--- WHAT THE TASK ASKS ---
Copy out exactly the lines from the line containing "Which is farthest from reflective" to the end of the listing.
— start AVAILABLE DATA —
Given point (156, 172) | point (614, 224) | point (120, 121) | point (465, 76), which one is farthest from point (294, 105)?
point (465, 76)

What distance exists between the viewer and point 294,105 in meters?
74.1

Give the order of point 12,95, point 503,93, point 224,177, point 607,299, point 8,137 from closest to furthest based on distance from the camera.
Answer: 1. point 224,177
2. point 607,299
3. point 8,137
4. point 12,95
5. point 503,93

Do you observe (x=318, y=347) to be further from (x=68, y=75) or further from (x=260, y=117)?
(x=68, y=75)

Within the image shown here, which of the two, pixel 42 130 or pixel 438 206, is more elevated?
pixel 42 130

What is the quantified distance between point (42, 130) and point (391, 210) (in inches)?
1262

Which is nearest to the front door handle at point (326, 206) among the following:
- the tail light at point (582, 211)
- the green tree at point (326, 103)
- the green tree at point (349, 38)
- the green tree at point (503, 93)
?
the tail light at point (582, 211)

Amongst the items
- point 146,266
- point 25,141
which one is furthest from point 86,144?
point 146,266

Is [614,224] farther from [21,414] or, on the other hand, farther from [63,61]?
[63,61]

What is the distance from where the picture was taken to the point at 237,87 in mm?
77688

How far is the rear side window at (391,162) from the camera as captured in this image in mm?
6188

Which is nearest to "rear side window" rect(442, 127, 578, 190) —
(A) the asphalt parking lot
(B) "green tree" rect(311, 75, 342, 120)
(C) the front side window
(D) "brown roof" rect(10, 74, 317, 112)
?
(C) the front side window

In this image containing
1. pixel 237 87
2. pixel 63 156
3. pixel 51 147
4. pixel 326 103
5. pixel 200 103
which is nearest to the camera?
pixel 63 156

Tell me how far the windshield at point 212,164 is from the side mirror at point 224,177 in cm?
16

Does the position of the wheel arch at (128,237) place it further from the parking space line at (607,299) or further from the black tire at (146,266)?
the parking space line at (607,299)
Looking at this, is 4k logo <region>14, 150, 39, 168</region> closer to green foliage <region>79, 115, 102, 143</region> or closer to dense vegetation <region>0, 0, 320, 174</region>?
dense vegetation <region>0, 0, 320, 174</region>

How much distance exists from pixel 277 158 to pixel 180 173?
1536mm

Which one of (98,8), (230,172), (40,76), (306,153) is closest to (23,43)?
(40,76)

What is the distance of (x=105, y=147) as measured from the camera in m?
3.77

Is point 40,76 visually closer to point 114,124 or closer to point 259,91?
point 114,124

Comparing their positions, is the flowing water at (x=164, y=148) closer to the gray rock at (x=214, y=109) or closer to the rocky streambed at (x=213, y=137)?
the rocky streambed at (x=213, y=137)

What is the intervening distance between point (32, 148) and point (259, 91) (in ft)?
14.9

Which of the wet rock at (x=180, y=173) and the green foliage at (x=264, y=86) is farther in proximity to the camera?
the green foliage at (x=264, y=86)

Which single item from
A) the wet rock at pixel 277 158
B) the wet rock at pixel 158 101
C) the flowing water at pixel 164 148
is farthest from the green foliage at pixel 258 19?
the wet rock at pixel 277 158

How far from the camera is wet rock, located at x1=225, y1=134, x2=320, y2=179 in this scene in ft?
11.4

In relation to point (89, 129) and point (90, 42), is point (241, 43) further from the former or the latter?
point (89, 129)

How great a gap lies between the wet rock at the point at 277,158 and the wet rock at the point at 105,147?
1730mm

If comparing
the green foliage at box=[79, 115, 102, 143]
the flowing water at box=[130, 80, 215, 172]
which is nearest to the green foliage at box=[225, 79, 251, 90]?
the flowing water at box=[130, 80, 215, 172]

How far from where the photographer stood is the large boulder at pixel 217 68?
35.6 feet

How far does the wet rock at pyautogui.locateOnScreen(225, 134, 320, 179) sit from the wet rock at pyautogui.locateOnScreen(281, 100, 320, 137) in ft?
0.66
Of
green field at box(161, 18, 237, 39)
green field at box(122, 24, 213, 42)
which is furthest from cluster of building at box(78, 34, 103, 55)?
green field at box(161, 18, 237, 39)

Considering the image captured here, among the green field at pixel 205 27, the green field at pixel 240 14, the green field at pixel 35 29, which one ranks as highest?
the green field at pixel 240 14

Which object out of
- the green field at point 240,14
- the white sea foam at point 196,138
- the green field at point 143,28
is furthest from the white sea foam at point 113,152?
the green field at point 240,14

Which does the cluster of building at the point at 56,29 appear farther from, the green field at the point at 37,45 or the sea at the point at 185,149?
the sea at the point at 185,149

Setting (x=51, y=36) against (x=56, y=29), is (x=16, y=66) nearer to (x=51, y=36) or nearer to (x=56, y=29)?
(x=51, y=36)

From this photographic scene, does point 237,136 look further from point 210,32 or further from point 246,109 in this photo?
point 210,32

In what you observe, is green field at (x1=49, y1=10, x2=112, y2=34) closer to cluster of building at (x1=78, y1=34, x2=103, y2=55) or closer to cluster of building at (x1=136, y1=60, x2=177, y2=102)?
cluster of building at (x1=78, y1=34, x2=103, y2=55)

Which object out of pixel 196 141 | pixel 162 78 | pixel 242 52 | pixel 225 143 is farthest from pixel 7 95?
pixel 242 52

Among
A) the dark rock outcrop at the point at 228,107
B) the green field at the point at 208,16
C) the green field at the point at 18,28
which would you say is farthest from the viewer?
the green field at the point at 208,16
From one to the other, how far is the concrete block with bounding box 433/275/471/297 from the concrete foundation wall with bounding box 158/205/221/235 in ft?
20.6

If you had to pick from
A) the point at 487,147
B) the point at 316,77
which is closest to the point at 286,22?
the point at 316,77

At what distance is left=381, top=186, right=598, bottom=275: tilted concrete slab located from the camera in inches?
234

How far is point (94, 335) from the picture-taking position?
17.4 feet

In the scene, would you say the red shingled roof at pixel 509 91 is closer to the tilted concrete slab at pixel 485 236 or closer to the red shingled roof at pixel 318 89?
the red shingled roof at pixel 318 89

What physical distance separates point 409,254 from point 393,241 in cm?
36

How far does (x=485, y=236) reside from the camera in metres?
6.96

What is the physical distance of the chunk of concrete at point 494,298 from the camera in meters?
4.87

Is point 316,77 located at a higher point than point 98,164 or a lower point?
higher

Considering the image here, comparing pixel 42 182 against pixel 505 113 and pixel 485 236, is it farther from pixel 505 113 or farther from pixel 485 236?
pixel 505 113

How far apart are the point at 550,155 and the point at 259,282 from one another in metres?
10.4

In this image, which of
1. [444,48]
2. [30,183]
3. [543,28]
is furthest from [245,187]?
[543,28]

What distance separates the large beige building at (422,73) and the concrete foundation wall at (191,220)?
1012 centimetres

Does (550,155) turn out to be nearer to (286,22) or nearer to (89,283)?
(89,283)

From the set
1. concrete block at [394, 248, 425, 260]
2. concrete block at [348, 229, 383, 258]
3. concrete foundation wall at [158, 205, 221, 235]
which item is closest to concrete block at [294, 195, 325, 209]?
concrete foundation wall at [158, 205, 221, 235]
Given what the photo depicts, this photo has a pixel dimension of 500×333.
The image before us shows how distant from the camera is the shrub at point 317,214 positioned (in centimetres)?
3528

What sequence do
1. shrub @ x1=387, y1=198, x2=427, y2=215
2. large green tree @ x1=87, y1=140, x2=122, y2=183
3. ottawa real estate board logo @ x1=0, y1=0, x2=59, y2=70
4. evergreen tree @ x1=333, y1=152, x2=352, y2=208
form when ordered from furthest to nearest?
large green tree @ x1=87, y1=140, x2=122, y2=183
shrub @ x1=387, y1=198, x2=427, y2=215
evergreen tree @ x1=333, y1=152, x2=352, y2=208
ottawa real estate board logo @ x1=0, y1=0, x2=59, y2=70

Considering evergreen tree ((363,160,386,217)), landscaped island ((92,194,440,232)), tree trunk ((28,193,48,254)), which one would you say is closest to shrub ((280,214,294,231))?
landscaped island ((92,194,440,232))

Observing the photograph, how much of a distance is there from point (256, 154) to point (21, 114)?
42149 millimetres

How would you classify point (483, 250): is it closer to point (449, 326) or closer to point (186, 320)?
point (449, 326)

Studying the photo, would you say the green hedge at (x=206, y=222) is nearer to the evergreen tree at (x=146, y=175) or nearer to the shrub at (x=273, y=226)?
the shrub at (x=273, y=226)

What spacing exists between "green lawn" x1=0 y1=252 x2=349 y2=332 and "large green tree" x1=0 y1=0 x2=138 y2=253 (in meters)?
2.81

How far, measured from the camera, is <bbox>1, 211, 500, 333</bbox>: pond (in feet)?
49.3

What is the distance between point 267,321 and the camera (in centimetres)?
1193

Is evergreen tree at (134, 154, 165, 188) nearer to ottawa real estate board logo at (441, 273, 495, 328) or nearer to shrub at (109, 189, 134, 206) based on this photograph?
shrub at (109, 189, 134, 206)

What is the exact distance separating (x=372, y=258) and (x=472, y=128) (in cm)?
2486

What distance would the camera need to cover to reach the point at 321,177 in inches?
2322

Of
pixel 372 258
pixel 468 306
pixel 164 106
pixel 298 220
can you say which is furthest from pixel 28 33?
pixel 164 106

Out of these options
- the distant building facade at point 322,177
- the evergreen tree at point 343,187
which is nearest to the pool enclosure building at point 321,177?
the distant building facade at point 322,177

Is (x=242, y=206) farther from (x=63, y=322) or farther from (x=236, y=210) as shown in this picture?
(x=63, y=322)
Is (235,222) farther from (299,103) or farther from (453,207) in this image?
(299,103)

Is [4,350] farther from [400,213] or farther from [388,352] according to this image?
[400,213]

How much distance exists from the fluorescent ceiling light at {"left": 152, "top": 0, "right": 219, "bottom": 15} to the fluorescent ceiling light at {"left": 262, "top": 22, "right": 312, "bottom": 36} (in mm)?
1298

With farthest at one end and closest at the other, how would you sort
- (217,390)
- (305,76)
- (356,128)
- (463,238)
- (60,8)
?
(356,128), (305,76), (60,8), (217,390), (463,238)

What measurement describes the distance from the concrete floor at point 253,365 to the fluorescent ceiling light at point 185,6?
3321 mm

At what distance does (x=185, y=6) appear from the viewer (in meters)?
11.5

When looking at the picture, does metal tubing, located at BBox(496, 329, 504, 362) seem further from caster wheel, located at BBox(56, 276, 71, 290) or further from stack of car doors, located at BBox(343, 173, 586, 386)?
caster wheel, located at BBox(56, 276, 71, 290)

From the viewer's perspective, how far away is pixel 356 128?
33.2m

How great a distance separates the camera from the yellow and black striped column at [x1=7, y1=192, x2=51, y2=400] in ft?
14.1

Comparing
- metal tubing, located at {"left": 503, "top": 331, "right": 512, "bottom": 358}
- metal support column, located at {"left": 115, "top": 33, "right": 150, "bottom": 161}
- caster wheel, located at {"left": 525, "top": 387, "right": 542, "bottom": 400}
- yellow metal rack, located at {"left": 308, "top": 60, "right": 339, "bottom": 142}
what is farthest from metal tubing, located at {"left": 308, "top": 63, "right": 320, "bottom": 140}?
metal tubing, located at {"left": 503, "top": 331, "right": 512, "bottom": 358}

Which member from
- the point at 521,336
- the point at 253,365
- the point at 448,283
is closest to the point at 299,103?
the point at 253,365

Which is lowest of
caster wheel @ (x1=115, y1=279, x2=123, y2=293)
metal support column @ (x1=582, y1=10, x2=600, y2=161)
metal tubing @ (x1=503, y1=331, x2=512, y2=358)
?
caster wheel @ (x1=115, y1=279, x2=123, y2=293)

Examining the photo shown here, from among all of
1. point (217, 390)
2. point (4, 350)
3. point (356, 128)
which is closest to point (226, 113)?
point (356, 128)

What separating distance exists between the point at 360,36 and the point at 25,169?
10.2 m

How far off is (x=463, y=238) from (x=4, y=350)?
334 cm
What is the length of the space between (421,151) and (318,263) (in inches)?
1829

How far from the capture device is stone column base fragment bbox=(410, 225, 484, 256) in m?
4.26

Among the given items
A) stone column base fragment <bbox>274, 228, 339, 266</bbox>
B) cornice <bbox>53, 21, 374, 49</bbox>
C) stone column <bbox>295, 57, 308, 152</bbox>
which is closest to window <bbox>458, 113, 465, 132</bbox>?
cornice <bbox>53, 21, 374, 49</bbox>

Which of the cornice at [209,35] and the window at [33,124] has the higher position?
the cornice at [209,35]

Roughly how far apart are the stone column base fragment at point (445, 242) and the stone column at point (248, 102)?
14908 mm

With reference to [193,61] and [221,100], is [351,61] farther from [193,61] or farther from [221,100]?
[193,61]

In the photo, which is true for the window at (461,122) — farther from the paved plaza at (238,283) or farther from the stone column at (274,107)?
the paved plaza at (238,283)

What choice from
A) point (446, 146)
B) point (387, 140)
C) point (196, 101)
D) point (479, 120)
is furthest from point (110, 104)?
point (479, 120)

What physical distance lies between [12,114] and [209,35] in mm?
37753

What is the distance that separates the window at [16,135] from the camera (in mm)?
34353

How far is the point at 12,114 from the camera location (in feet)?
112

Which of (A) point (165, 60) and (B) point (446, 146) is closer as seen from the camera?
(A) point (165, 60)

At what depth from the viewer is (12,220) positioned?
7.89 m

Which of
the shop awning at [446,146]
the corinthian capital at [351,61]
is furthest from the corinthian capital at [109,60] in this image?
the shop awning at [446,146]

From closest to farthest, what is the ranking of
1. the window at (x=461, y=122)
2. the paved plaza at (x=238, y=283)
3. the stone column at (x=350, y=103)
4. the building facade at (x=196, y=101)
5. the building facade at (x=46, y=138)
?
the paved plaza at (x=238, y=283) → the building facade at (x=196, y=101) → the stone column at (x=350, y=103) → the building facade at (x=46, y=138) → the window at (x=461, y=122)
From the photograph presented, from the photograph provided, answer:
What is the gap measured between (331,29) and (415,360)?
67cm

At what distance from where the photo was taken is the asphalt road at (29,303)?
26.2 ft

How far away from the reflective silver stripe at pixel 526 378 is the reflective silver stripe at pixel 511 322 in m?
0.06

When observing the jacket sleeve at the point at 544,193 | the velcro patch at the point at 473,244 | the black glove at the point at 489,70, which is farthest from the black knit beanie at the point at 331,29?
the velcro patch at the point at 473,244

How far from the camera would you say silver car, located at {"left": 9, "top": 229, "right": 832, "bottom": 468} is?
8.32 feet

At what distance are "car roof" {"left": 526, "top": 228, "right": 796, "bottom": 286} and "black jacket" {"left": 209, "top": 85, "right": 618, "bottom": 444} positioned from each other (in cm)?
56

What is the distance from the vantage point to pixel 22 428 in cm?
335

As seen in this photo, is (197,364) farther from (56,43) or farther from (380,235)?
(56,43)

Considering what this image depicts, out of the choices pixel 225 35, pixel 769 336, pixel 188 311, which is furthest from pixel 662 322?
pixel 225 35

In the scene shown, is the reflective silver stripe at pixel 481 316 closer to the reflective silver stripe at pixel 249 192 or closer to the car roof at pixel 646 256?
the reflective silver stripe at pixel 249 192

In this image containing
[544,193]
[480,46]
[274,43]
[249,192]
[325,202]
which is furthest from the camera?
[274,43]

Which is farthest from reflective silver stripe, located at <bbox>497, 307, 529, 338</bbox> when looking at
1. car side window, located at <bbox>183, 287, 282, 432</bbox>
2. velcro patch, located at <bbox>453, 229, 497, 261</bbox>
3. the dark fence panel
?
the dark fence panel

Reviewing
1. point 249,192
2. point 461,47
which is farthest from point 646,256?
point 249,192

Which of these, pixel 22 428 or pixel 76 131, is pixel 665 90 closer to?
— end AVAILABLE DATA —
--- RESULT FOR THIS TASK ---
Which is farthest from reflective silver stripe, located at <bbox>497, 307, 529, 338</bbox> when looking at
1. car side window, located at <bbox>183, 287, 282, 432</bbox>
2. velcro patch, located at <bbox>453, 229, 497, 261</bbox>
3. the dark fence panel
?
the dark fence panel

Reviewing
1. point 249,192
2. point 461,47
which is farthest from point 646,256?
point 249,192

Which of these, pixel 22 428 or pixel 76 131, is pixel 665 90 closer to?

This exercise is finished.